We’re talking to Brandon Weichert, all issues foreign policy. I want to come back on the China thing, particularly what our leverage can be with China given the debt situation, and in fact what you said also being true that they are starting to sell off some of our debt. And I want to come back to some other places too that we haven’t talked about. You think about all that has been left on this administration’s lap from the previous administration, it’s a lot. We’ll be right back with Brandon J. Weichert. I’m Seth Leibsohn. You have a question, he’s happy to take those too.

Welcome back to the Seth and Chris Show. I am Seth Leibsohn. We are delighted to be joined by foreign policy guru Brandon J. Weichert, contributing editor, America Greatness, editor and publisher The Weichert Report, and a man of parts.

While we’re doing foreign policy, I kind of stepped into some trouble, I think, in the last hour, Brandon, by proclaiming and declaiming on pop music and rock music. I think I might have said something not as good about the Beatles than someone wanted me to. You being a man of parts, you’re willing to entertain calls on music as well as foreign policy, are you not?

Brandon Weichert:  Certainly, certainly.

Seth Leibsohn:    Okay, in that case, we must go to Bob in Phoenix who wanted to weigh in on the Beatles. Bob, you’re on the show with Seth and Brandon.

Brandon Weichert:   Hi Bob.

Bob:   Hi. How you guys doing? Seth, I’m going to do a prelude to this long list I have for you.

Seth Leibsohn:   Oh good gosh.

Bob:  Please run for Kyrsten Sinema’s House seat.

Seth Leibsohn:   Okay, thank you. I can’t talk about that on radio, but go on. Make your musical point, brother.

Bob:    Okay. I’m not the Lone Ranger in thinking that.

Seth Leibsohn:    Okay.

Bob:   Okay. The Beatles song “Yesterday” was probably, and I don’t have exact figures, I tried to locate them somehow, of the actual money involved in that. They were on the charts forever. But just by recordings alone, every venue you can imagine, R&B, rock and roll, opera, jazz, blues, soul, classical, movie scores, symphonies, elevator music, commercials on radio and TV, all countries and languages, church services, funerals …

Seth Leibsohn:  Okay. All right.

Bob:   … Broadway, high school and college concerts, football, sports, et cetera, have utilized that song. Believe me, there’s nothing close to it. By the way, what was your preference?

Seth Leibsohn:   “Southern Cross” by Crosby, Stills and Nash. Brandon, where are you on this?

Brandon Weichert:         I gotta say, I’m a fan of The Who, if we’re talking classic rock.

Seth Leibsohn:                  Okay.

Brandon Weichert:         I would say “Who Are You” or “Won’t Get Fooled Again” or “Behind Blue Eyes,” any of those are pretty fantastic.

• Directions
Rewrite the part of the radio show transcript that opens with the words containing "Brandon Weichert:         I gotta" and closes with "are pretty fantastic.", putting "older rock" in place of "classic rock".

• Supplied data
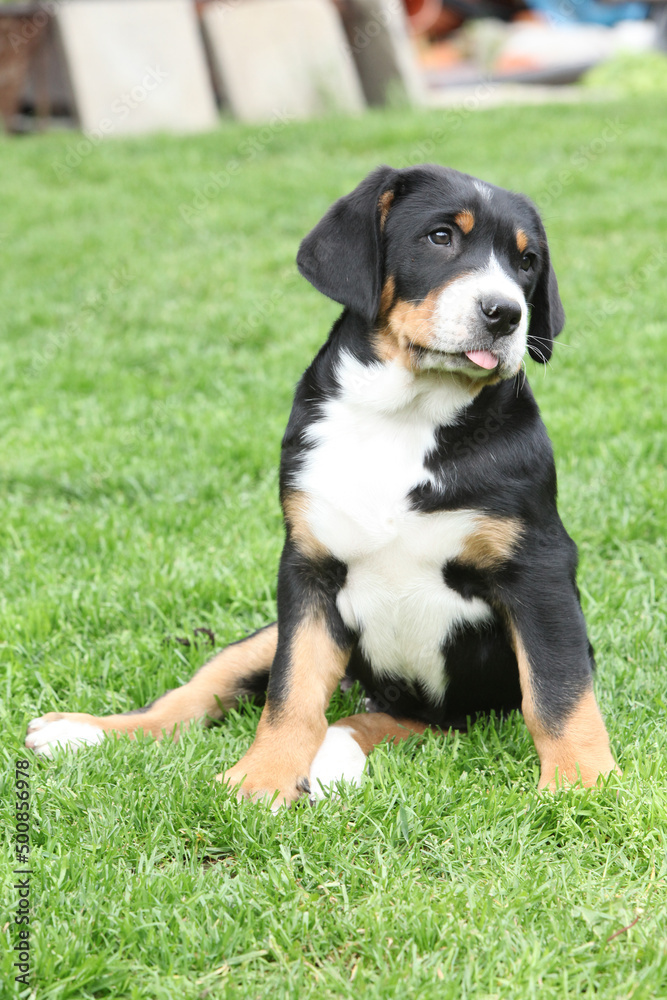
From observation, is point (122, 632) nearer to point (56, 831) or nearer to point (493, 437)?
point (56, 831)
...
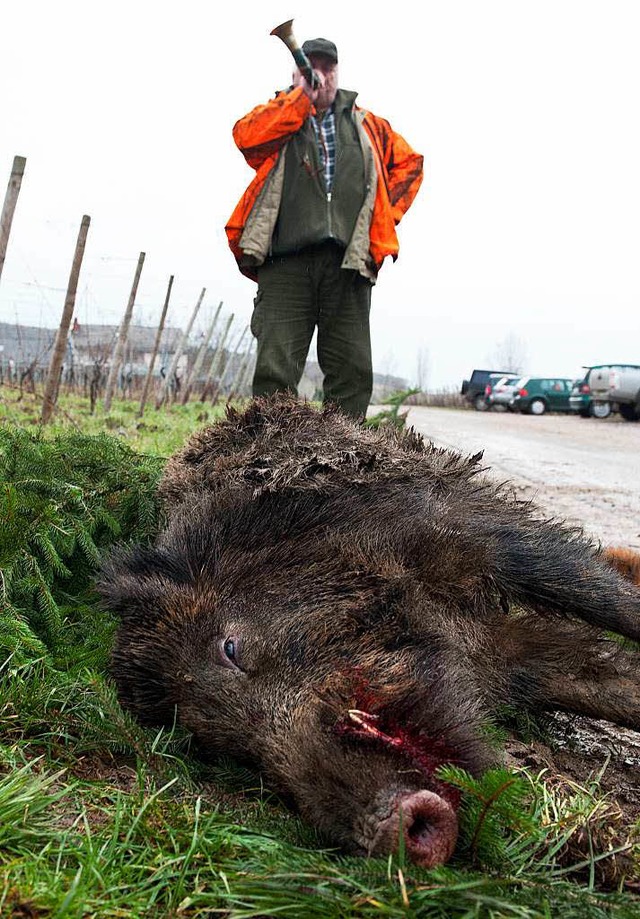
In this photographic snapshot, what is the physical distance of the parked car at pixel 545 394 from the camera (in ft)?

• Output
Brandon Weichert:         I gotta say, I’m a fan of The Who, if we’re talking older rock.

Seth Leibsohn:                  Okay.

Brandon Weichert:         I would say “Who Are You” or “Won’t Get Fooled Again” or “Behind Blue Eyes,” any of those are pretty fantastic.